= Chettiyangadi =

Location in Malappuram district, Kerala, India

Chettiyangadi is a location in Manjeri Municipality in Malappuram district of Kerala State of south India.

==Culture==
Chettiyangadi village is a predominantly Muslim populated area. Hindus exist in comparatively smaller numbers. So the culture of the locality is based upon Muslim traditions. Duff Muttu, Kolkali and Aravanamuttu are common folk arts of this locality. There are many libraries attached to mosques giving a rich source of Islamic studies. Most of the books are written in Arabi-Malayalam which is a version of the Malayalam language written in Arabic script. People gather in mosques for the evening prayer and continue to sit there after the prayers discussing social and cultural issues. Business and family issues are also sorted out during these evening meetings. The Hindu minority of this area keeps their rich traditions by celebrating various festivals in their temples.
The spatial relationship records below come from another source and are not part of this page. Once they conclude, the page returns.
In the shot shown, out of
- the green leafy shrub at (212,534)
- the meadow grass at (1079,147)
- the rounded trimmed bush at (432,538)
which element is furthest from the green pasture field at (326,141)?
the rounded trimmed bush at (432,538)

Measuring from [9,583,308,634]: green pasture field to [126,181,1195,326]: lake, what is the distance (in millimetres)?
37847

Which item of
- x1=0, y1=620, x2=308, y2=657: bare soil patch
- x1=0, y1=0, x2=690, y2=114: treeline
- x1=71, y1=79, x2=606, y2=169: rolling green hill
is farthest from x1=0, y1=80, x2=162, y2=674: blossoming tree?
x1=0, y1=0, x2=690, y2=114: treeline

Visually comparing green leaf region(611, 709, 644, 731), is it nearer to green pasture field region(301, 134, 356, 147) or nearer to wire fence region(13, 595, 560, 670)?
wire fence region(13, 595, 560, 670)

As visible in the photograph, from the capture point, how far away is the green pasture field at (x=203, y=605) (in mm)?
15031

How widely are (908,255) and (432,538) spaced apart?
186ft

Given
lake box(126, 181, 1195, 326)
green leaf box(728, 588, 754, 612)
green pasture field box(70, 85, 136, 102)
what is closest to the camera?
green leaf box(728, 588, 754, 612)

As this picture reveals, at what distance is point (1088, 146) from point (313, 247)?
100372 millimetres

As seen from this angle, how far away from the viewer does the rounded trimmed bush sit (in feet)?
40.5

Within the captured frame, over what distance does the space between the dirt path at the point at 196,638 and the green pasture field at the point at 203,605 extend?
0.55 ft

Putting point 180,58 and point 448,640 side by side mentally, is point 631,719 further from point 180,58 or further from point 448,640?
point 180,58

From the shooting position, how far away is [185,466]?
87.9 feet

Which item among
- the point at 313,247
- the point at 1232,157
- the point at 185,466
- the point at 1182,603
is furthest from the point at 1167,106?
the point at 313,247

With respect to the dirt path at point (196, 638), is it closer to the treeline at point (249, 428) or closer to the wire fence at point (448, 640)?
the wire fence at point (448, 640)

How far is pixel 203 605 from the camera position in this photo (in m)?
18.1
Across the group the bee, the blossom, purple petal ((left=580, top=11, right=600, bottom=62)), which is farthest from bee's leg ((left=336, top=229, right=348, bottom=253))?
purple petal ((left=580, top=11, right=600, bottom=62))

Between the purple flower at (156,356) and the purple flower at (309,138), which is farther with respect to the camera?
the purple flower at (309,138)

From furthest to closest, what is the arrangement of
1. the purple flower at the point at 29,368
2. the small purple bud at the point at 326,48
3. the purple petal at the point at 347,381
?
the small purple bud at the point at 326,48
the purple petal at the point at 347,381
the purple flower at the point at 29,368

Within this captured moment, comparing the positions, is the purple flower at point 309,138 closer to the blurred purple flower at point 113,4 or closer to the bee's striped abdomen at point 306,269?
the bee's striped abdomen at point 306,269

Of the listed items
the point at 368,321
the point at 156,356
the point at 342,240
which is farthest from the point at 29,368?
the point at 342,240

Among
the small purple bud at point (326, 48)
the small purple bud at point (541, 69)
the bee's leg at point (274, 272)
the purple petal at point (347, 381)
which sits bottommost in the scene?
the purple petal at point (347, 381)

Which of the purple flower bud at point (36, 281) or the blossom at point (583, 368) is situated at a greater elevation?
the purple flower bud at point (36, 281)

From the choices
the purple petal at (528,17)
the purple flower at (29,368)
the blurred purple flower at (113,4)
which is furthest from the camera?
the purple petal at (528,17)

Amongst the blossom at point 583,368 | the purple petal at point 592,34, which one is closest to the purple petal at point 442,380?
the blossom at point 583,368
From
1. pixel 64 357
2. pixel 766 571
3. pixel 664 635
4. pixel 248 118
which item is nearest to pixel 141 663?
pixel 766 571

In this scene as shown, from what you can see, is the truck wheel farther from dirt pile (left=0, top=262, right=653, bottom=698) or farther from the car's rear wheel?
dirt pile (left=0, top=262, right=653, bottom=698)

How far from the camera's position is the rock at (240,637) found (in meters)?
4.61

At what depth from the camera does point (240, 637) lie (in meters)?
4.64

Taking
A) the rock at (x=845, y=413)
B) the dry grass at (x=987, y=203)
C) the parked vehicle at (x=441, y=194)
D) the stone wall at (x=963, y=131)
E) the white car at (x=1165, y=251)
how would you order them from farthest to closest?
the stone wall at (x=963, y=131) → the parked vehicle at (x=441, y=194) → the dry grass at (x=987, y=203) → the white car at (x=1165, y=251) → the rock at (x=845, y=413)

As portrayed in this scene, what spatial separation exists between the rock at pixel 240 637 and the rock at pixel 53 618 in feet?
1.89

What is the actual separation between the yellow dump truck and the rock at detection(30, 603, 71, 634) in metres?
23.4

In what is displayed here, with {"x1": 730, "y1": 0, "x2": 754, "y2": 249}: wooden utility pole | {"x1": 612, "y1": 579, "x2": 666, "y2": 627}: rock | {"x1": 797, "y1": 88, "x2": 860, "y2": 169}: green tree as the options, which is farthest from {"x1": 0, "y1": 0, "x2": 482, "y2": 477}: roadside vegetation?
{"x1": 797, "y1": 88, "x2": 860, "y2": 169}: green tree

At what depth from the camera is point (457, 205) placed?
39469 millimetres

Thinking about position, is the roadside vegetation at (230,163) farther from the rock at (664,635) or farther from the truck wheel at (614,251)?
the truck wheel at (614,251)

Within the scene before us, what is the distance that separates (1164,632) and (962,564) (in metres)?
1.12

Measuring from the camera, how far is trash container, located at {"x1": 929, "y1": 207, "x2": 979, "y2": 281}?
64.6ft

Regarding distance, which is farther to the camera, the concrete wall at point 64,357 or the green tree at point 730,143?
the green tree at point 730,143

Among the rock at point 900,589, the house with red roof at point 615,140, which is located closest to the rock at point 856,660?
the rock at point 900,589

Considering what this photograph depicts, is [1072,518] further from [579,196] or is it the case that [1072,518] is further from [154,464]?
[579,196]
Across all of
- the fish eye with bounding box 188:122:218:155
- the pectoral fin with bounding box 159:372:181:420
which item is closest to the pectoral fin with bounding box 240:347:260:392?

Hindu rituals are done here with a regular devotion like other parts of Kerala.

==Transportation==
Chettiyangadi village connects to other parts of India through Manjeri town. National highway No.66 passes through Parappanangadi and the northern stretch connects to Goa and Mumbai. The southern stretch connects to Cochin and Trivandrum. National Highway No.966 connects to Palakkad and Coimbatore. The nearest airport is at Kozhikode. The nearest major railway station is at Tirur.